VeloxQ: A Fast and Efficient QUBO Solver
Pith reviewed 2026-05-23 04:36 UTC · model grok-4.3
The pith
VeloxQ solves large QUBO problems on ordinary computers and scales to instances with 10^8 variables where others cannot.
A machine-rendered reading of the paper's core claim, the machinery that carries it, and where it could break.
Core claim
VeloxQ delivers competitive solution quality and runtime across the benchmark suite of native quantum-annealer topologies, embedded all-to-all instances, HUBO-derived instances, planted-solution instances, certified-solver regimes, and dense Branch-and-Bound test cases; in several regimes it outperforms the compared solvers and is the only method runnable on the largest sparse instances with up to 10^8 sparsely connected variables within the computational budget.
What carries the argument
VeloxQ, a solver for Quadratic Unconstrained Binary Optimization (QUBO) problems implemented on conventional computing infrastructure.
Load-bearing premise
The benchmark instances and comparison protocols are representative of practical QUBO difficulty with runtime and quality metrics measured under equivalent conditions across platforms.
What would settle it
A new set of large sparse QUBO instances with 10^8 variables on which VeloxQ produces lower-quality solutions or requires more runtime than at least one compared solver such as D-Wave or CPLEX.
Figures
read the original abstract
We introduce VeloxQ, a fast solver for Quadratic Unconstrained Binary Optimization (QUBO) problems, which are central to many real-world optimization tasks. Unlike approaches that depend on emerging quantum hardware, VeloxQ can be deployed on conventional computing infrastructure. We benchmark VeloxQ against state-of-the-art QUBO solvers from several families. These include quantum annealers, specifically D-Wave's Advantage and Advantage2 platforms; the digital-quantum BF-DCQO algorithm for Higher-Order Unconstrained Binary Optimization (HUBO) developed by Kipu Quantum; physics-inspired algorithms including Simulated Bifurcation, Parallel Annealing, and tropical tensor networks; and conventional methods including CPLEX, brute force, BEIT's Chimera solver, and Branch-and-Bound variants. The benchmark suite covers native quantum-annealer topologies, embedded all-to-all instances, HUBO-derived instances, planted-solution instances, certified-solver regimes, and dense Branch-and-Bound test cases. Across the benchmark suite, VeloxQ delivers competitive solution quality and runtime, and in several regimes outperforms the compared solvers. VeloxQ also demonstrates strong scalability. Among the solvers considered in this study, it was the only method we could run on the largest sparse instances within our computational budget, including problems with up to $10^{8}$ sparsely connected variables. These findings position VeloxQ as a competitive and practical tool for tackling large-scale QUBO/HUBO problems, offering a practical alternative to existing quantum and classical optimization methods.
Editorial analysis
A structured set of objections, weighed in public.
Referee Report
Summary. The manuscript introduces VeloxQ, a classical solver for Quadratic Unconstrained Binary Optimization (QUBO) problems deployable on conventional hardware. It benchmarks VeloxQ against quantum annealers (D-Wave Advantage and Advantage2), the BF-DCQO algorithm, physics-inspired methods (Simulated Bifurcation, Parallel Annealing, tropical tensor networks), and classical solvers (CPLEX, brute force, BEIT Chimera, Branch-and-Bound). The benchmark suite includes native topologies, embedded all-to-all instances, HUBO-derived problems, planted-solution instances, certified regimes, and dense test cases. The central empirical claim is that VeloxQ achieves competitive solution quality and runtime, outperforms comparators in several regimes, and is the only solver runnable on the largest sparse instances (up to 10^8 variables) within the computational budget.
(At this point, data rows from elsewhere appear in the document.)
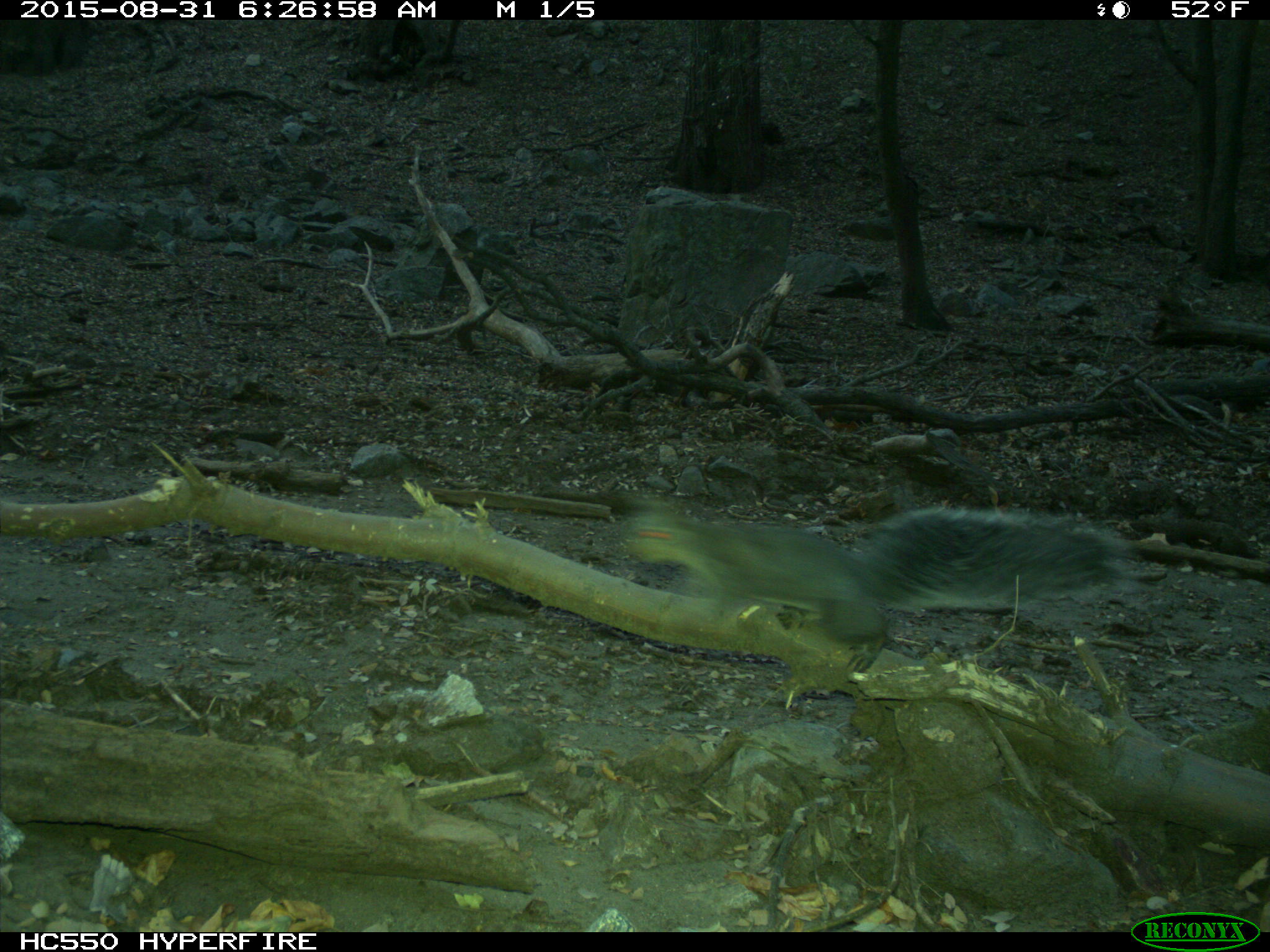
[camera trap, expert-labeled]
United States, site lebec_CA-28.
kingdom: Animalia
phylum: Chordata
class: Mammalia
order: Rodentia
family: Sciuridae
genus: Sciurus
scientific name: Sciurus carolinensis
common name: eastern gray squirrel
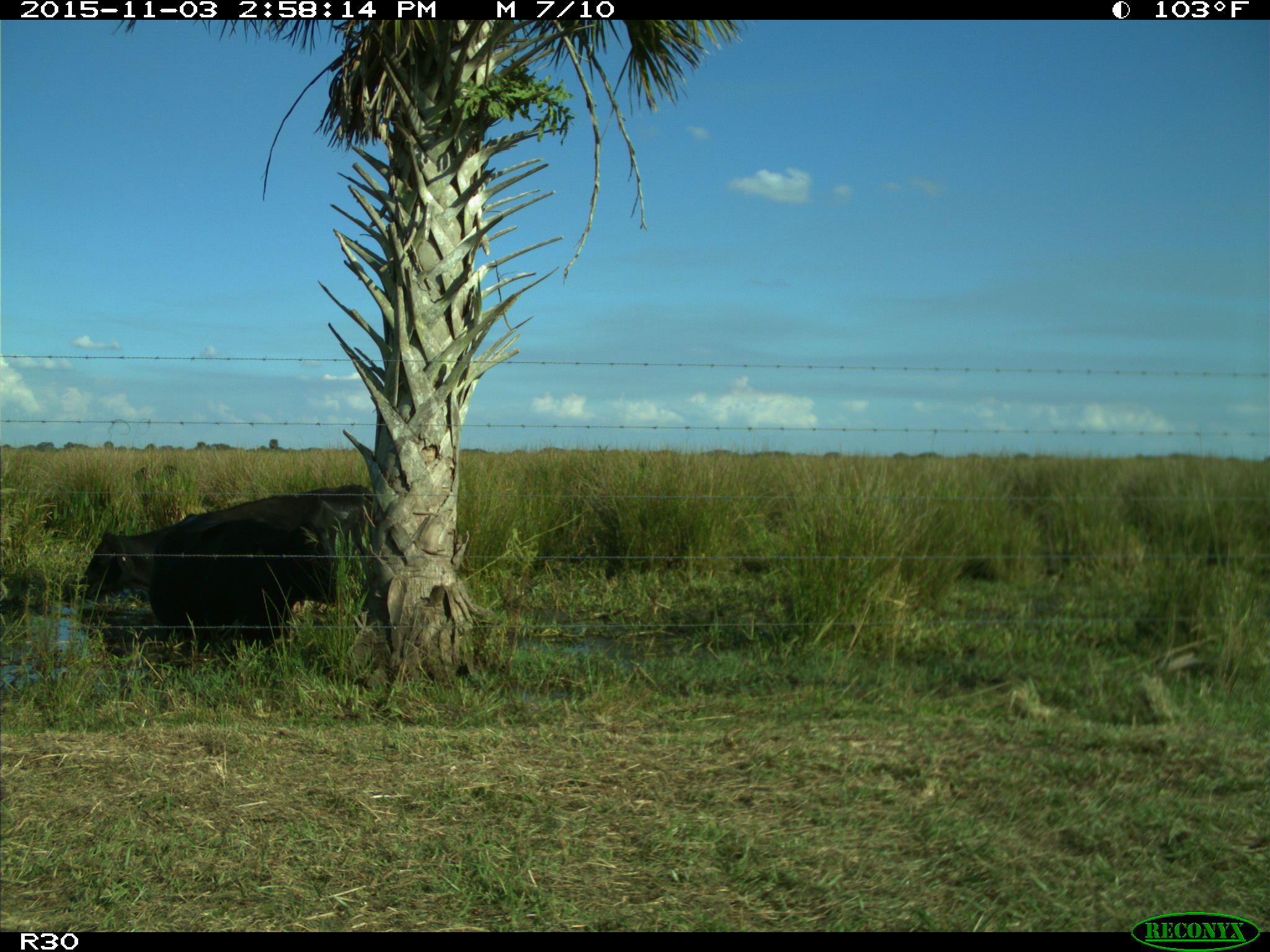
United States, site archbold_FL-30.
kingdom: Animalia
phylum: Chordata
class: Mammalia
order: Artiodactyla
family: Bovidae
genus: Bos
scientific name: Bos taurus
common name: domestic cow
Bos taurus (domestic cow).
Significance. If the benchmark protocols and results are reproducible and the implementation details are fully specified, the work would be significant as a practical classical baseline for large-scale QUBO/HUBO problems. The explicit comparison across quantum and classical families on a diverse suite, together with the reported scalability to 10^8-variable sparse instances, provides a concrete data point on the current reach of classical methods versus quantum-inspired approaches.
minor comments (3)
- [Abstract] Abstract: the statement that VeloxQ 'outperforms the compared solvers' in several regimes would be strengthened by at least one quantitative example (e.g., a specific runtime or quality ratio on a named instance family) rather than remaining purely qualitative.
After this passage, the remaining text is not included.